2.7.12

"pé na estrada"



o amor fugiu, a estrada por onde foi
leva para muito longe.
e, agora que ele se foi,
não sei mais o que dizer sobre ele,
não posso com emoção discerni-lo,
pois a fuga do amor nos deixa mais práticos,
e para discernir é preciso todo erro do coração.

ele se foi, mas não se dá por desaparecido totalmente.
escorregou por uma fresta onde corre água limpa,
caiu no chão e sangue lhe escorreu pela boca.
talvez assustado ele tenha partido,
mais perdido do que eu, despejado noutro canto,
onde a estrada se perde e imagina-se
ingenuamente que ali há vida,
mas pobre amor ingênuo e sem forças
para mesmo aguentar as palpitações...

você foi correndo e se mandou,
talvez dentro de alguma mochila juvenil,
rumo a fronteiras bem mais perigosas,
logo você, que chegou aqui tão magro
e eu te dei o que nem tinha para comer,
sorri emprestado de mim mesmo morto,
o morto que ainda era vivo e sabia
emprestar o que não se pode repor.

“emprestar para sempre”, você me disse e se foi,
no deformar de uma sobrancelha em susto,
você se foi porque seu estado é estar sempre
a poucos metros de distância e toda uma vida.

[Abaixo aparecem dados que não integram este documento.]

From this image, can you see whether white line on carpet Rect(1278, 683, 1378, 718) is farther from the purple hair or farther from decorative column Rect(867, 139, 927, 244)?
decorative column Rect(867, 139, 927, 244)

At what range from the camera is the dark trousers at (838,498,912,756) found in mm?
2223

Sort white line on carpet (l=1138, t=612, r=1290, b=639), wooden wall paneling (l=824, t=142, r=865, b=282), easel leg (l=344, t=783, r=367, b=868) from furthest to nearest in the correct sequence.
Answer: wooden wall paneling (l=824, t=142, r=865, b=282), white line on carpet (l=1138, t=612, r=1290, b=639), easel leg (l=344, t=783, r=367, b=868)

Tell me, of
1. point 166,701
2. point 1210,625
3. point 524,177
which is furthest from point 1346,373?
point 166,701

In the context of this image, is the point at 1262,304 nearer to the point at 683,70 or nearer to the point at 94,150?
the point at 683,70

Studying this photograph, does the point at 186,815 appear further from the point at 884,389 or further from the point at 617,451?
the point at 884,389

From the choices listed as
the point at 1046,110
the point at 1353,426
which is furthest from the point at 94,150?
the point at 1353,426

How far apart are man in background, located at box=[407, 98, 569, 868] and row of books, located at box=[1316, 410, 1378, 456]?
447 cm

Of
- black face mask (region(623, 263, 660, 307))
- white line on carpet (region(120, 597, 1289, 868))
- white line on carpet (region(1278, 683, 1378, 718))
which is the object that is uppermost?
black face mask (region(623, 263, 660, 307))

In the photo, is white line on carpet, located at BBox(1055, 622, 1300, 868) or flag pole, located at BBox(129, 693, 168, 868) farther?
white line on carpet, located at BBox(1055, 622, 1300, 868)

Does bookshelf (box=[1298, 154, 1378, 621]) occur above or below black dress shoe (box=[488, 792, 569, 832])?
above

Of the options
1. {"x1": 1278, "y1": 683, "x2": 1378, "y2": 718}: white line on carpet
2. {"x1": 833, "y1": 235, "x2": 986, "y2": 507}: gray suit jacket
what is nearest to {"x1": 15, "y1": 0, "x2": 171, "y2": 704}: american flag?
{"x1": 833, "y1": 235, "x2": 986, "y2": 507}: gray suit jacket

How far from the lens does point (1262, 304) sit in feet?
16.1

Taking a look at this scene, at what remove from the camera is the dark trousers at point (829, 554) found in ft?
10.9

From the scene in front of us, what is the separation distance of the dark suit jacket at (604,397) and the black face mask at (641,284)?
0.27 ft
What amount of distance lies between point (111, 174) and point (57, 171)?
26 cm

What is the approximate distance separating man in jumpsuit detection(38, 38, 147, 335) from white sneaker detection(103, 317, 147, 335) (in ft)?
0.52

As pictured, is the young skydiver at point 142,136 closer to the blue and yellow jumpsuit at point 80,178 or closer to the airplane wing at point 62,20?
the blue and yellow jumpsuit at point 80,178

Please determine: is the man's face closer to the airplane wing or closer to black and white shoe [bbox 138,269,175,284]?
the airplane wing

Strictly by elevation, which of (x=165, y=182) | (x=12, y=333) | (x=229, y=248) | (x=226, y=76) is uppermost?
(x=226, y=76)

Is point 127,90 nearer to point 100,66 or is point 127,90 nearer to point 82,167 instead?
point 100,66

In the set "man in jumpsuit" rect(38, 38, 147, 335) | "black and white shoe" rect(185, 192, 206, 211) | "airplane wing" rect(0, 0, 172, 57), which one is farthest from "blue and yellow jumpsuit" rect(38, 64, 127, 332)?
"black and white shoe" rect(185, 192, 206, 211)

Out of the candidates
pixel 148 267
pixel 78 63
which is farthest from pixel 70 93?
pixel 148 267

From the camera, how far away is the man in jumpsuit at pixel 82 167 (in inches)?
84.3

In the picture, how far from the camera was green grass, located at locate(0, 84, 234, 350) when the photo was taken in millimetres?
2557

na partida não me explicou “veja bem, será difícil,
é bom estar bem preparado”, nada disso.
portanto agora, sem ter por que errar,
vai ser mais duro aparecer em público,
voltarei a comer os dedos com fúria, é tempo
de espanar as aventuras que moveram
nossa relação silenciosa, nem por isso menos frágil.

permita-me em fuga que, com delicadeza,
eu possa tratar de mais este misterioso assunto.
o amor fugiu, até aí ninguém duvida.
ando as ruas e vejo, em mãos dadas por um triz,
que ele já não se encontra mais disponível
a ferir com vida nossos parcos sentimentos.

sumiu, evaporou no álcool barato, em tremedeiras,
desapareceu com um beijo lançado para cima,
na poeira que faz a cena durar um milhão de anos.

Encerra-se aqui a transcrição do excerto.